Le printemps est arrivé avec quelques semaines d'avance en région parisienne, pourquoi ne pas en profiter pour aller (re)voir Moret-sur-Loing, quelques lustres que je ne m'y suis rendu. La petite ville médiévale a été durement touchée par les inondations de 2016, comme en témoigne la marque sur le mur au-dessus du Loing, au niveau des grandes crues de 1770 ou 1910. Il ne semble pourtant pas rester de traces de ces événements, les autorités locales ont fait fissa pour effacer les séquelles, et garder à l'endroit son cachet d'antan. La ville est vraiment bâtie sur l'eau, un étroit pont aboutit à la Porte de Bourgogne qui donne accès au vieux centre ; une passerelle permet d'aboutir au Musée du Sucre d'Orge (cf. infra), fermé en cette saison ; et un escalier vous fait descendre au ras de l'eau vive et de micro-chutes qui animent un peu le tableau paisible des lieux, non loin des reliefs de 2 moulins qui officiaient là pour permettre de fabriquer le tan il y a quelques siècles.


Parcourir Moret vous emmène sur les traces d'Alfred Sisley, le peintre impressionniste qui vécut - chichement - là jusqu'à la fin de sa vie, peignant et repeignant la ville sous tous ses angles, comme le rappellent des reproductions placées aux points stratégiques. L'église Notre-Dame impressionne par ses dimensions, extravagantes par rapport à la modestie d'aujourd'hui de l'endroit, mais qui rappelle que Moret fut une cité importante autrefois, aux confins de l'Ile-de-France et de la Bourgogne. François Ier y tint des rendez-vous galants, Fouquet y fut emprisonné, Napoléon y fit escale, jusqu'à Clemenceau qui y possédait une petite maison.
 

Une autre attraction locale est le sucre d'orge, puisque les religieuses de Moret en firent leur spécialité, laquelle s'est perpétuée jusqu'à nos jours, où une boutique sise dans une jolie maison en bois continue de vendre les sucreries originales toute jaunes, aromatisées à l'orge bien entendu.
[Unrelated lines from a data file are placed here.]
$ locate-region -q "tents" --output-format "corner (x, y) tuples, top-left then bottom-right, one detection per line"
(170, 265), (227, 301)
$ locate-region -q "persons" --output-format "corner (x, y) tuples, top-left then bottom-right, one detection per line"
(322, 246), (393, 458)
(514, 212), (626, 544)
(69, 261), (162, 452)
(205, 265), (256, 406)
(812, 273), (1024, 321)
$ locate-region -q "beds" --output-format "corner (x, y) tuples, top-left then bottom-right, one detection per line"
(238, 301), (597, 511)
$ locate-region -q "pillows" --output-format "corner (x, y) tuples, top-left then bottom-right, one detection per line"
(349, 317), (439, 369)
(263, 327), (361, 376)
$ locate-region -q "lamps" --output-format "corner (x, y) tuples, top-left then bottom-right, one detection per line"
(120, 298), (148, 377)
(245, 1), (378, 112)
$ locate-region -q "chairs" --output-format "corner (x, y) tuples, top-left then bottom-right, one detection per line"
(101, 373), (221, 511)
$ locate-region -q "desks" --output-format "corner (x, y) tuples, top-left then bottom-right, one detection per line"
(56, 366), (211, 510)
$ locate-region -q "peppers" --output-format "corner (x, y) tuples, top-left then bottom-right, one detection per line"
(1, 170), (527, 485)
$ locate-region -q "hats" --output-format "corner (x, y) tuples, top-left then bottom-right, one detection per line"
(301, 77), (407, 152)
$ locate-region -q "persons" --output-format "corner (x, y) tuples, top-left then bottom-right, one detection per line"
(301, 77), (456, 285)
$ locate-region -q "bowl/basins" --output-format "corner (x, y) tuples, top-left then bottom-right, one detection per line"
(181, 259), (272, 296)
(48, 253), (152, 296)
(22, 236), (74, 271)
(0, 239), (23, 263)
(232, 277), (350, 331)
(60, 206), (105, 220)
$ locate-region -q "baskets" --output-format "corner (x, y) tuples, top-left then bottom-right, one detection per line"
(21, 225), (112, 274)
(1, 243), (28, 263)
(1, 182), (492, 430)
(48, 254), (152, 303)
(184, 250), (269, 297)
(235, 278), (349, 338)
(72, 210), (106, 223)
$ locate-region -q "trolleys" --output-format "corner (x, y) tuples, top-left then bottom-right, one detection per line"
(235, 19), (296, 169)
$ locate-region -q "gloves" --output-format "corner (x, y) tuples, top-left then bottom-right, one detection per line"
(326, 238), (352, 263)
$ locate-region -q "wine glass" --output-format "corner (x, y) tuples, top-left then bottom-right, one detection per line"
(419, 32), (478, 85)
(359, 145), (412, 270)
Une balade au fil de l'eau m'emmène jusqu'à Saint-Mammès, berceau de la batellerie locale, comme l'indiquent encore les nombreuses péniches amarrées ou encore le petit chantier naval qui continue à remettre d'aplomb quelques embarcations fatiguées, et aussi une ancienne écluse dont subsistent encore quelques éléments.